> [EXERCISE DETAILS]
Collect every line in the material below that contains the word "camera", and copy each one out.

> [STORED ROWS]
------
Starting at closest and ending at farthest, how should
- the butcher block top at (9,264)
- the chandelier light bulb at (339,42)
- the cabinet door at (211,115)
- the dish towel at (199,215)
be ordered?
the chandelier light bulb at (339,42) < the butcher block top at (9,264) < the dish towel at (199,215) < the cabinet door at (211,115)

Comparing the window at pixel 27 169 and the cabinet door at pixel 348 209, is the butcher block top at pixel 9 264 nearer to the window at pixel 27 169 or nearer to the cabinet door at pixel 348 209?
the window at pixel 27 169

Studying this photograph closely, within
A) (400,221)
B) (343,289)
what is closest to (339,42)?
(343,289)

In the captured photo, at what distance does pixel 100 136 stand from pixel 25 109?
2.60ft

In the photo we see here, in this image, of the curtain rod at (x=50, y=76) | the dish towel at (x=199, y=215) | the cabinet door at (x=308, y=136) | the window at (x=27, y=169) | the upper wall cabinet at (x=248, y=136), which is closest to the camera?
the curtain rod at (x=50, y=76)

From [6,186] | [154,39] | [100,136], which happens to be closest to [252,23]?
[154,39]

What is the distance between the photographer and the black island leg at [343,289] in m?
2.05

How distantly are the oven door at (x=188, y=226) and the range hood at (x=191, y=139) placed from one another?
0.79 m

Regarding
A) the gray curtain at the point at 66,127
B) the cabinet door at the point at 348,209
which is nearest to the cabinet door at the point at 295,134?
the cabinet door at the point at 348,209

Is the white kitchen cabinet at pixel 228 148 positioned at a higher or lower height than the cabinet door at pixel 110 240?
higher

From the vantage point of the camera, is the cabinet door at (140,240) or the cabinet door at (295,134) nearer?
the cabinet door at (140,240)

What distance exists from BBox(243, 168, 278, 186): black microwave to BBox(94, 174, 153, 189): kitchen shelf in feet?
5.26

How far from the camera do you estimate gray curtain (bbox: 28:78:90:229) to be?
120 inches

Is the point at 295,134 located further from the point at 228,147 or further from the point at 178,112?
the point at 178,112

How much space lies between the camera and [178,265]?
------
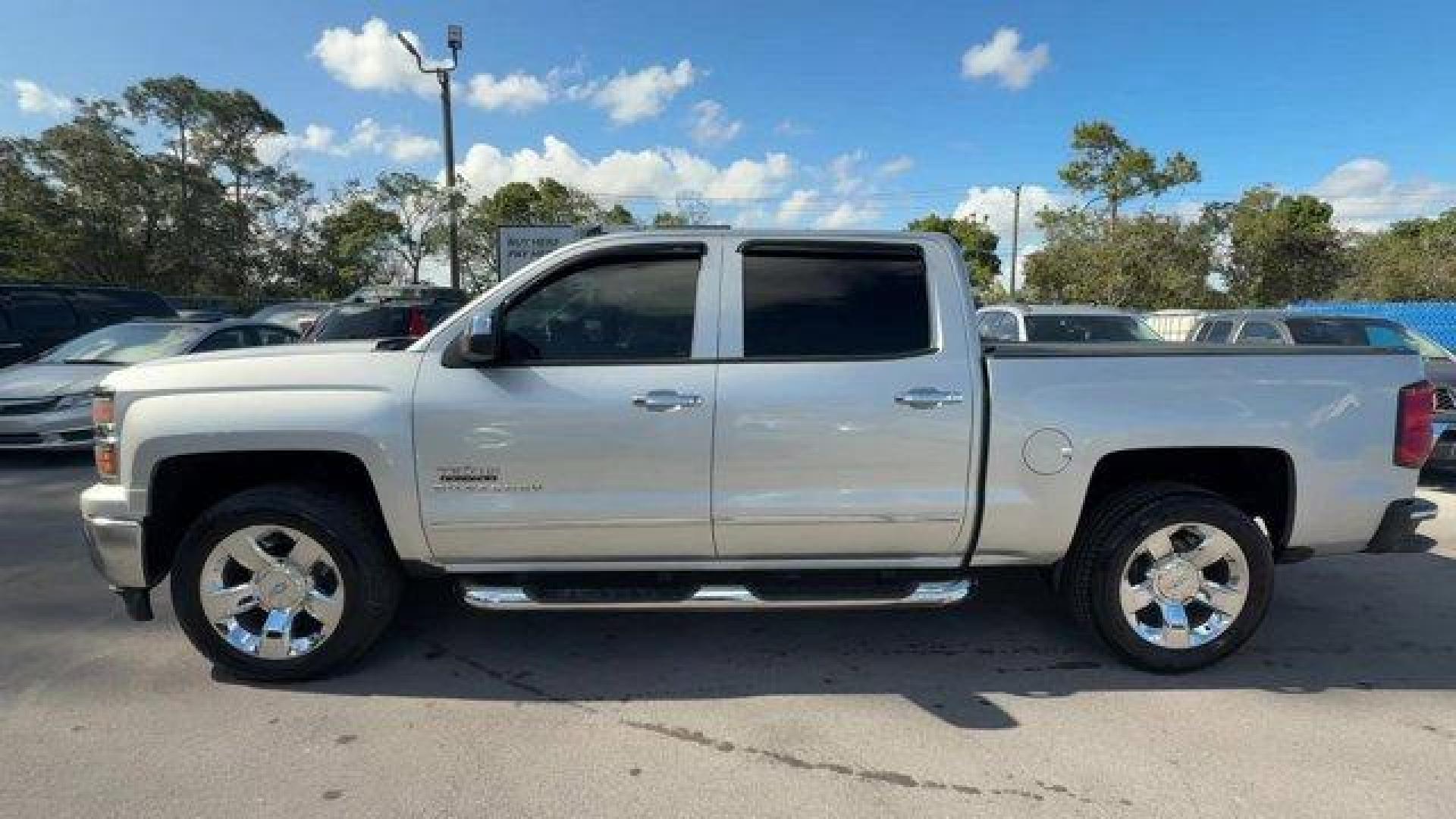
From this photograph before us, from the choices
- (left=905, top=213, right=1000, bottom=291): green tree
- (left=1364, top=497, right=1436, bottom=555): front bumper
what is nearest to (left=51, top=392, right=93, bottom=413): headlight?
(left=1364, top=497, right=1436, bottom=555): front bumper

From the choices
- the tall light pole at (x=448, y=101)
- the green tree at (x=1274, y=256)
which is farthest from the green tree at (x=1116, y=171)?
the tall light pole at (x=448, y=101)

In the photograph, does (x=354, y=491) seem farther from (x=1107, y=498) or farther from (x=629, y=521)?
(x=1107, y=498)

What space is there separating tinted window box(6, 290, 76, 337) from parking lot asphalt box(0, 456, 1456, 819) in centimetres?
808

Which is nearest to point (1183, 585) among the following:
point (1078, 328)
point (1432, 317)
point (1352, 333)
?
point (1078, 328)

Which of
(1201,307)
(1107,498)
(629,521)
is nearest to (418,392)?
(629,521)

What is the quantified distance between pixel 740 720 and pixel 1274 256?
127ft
------
> [ANSWER TO THE PROBLEM]
In the photo we see here, in this image, of the curtain rod at (x=50, y=76) | the dish towel at (x=199, y=215) | the cabinet door at (x=308, y=136) | the window at (x=27, y=169) | the upper wall cabinet at (x=248, y=136), which is closest to the camera?
From the vantage point of the camera, is the cabinet door at (140,240) or the cabinet door at (295,134) nearer?
How far from the camera do you estimate gray curtain (bbox: 28:78:90:229) to be?
How much space lies between the camera and [178,265]?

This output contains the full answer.